- Cardano founder Charles Hoskinson says Genesis ADA was profit earned from early work.
- He rejects calls to use those funds for new integrations or community needs.
- Treasury, not Genesis ADA, should finance current ecosystem initiatives.
Cardano founder Charles Hoskinson has moved to clarify one of the blockchain’s longest-running disputes, reaffirming that the platform’s early Genesis ADA allocations were private earnings for foundational work and risk and not community-owned funds waiting to be spent.
Hoskinson’s remarks came during a November 30 livestream titled “Genesis ADA,” where he called the matter “closed” and warned against rewriting the project’s original terms.
Calls to redirect Genesis ADA toward integrations
Hoskinson said renewed calls to redirect Genesis ADA toward recent integrations misrepresent how the project was structured from the beginning.
He explained that the allocation given to Input Output (IO) and EMURGO followed a straightforward premise: these were profits tied to early risk, not contributions to a public treasury.
At the time of the Japanese crowd sale that funded Cardano, IO’s portion was worth around $8 million.
Hoskinson emphasised that this funding model was understood by all parties involved, stating that early contributors accepted deep regulatory, technical, and financial risk at a stage when failure was far more likely than success.
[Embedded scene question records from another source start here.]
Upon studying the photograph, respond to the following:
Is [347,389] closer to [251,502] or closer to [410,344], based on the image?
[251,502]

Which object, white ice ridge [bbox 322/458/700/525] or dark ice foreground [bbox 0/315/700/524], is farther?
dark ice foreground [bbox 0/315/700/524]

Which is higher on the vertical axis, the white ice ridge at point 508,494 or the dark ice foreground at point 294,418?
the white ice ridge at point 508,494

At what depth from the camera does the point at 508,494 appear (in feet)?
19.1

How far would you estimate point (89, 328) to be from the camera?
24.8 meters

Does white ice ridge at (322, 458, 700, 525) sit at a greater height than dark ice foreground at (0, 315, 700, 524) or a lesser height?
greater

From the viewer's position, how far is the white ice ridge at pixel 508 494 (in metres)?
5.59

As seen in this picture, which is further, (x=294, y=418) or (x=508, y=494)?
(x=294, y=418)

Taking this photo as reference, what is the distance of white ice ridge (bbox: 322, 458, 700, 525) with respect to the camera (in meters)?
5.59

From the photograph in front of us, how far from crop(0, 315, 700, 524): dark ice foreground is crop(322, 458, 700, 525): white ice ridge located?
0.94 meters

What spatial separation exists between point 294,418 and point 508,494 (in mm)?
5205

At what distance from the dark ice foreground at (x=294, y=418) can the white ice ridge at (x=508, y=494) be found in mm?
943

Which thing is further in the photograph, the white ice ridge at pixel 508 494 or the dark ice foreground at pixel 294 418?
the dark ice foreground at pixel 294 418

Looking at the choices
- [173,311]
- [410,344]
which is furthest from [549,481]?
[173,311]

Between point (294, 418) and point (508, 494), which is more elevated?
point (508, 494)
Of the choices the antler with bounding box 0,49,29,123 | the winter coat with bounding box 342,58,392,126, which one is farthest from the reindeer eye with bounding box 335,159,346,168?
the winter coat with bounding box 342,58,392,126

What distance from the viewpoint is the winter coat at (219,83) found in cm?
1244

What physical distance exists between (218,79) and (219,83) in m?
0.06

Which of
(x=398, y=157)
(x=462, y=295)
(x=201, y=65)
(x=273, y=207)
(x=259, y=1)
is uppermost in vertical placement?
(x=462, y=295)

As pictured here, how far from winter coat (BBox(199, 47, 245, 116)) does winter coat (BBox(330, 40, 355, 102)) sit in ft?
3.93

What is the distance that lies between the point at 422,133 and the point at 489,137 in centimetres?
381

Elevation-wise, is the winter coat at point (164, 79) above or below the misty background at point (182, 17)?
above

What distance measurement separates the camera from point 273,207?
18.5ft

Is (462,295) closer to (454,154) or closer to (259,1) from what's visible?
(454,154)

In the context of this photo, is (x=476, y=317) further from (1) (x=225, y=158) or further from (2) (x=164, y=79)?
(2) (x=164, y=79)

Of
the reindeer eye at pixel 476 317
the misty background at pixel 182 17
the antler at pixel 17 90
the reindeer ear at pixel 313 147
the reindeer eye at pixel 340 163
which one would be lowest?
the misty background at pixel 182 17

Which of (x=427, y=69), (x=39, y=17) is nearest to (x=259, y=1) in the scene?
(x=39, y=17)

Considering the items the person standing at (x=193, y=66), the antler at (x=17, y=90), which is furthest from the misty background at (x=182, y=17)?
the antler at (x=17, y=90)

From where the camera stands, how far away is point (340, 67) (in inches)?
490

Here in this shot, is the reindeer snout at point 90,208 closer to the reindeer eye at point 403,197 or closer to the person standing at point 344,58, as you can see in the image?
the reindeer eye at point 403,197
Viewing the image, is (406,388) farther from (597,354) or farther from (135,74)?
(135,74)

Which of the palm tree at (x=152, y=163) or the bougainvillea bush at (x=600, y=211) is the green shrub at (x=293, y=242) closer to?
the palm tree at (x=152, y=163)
He noted that most cryptocurrency ventures collapse, yet Cardano not only survived but grew into a network valued in the tens of billions.
From that perspective, the Cardano founder argued that the founding entities’ profits were earned rather than taken from any community allocation.
He criticised what he called a “Twitter mob” mentality that surfaced whenever Genesis ADA reentered public debate.
He said the claim that early contributors do not deserve their allocation ignores the enormity of the risk they assumed and the substantial ecosystem they helped build.
He pointed to the initial capital provided by Japanese buyers and stressed that those early stakeholders have long been “made whole” under the terms originally agreed upon.
Why the issue reemerged
The latest wave of concern stems from a joint request for 70 million ADA from the on-chain treasury to fund integrations with major providers, including oracle networks and stablecoin issuers.
Some community members argued that Genesis ADA should cover those costs.
But Hoskinson dismissed the idea, noting that many of today’s integration partners did not exist when Genesis ADA was allocated, making the expectation retroactive and unreasonable.
He added that the requested treasury funds would not cover all expenses, and entities such as IO and the Midnight Foundation would contribute additional support because they hold significant positions in ADA and KNIGHT.
For the founder, the real debate is not about Genesis ADA but about how the ecosystem should evolve as Cardano prepares for a major strategic reset in 2026.
Shift toward a new Cardano governance layer
Hoskinson described this upcoming shift as a move from the original tripartite structure, IO, EMURGO, and the Cardano Foundation, to a more coordinated five-member executive layer.
The expanded group would include the Midnight Foundation and Intersect.
According to Hoskinson, this structure is needed to face a competitive landscape dominated by large and aggressive industry players, where a unified strategy is essential for securing key deals.
He also rejected the suggestion that IO or EMURGO should act as public utilities with balance sheets open for community direction.
As private companies, he said, their financial operations are not subject to community oversight.
Their commitment is limited to the work they promise and deliver.
Hoskinson ended the livestream by urging the community to move forward. He said the outcome of Genesis ADA is settled and cannot be revisited.
The task now, he said, is to decide whether the ecosystem should adopt the proposed 2026 framework and invest in the infrastructure needed for Cardano’s next phase of growth.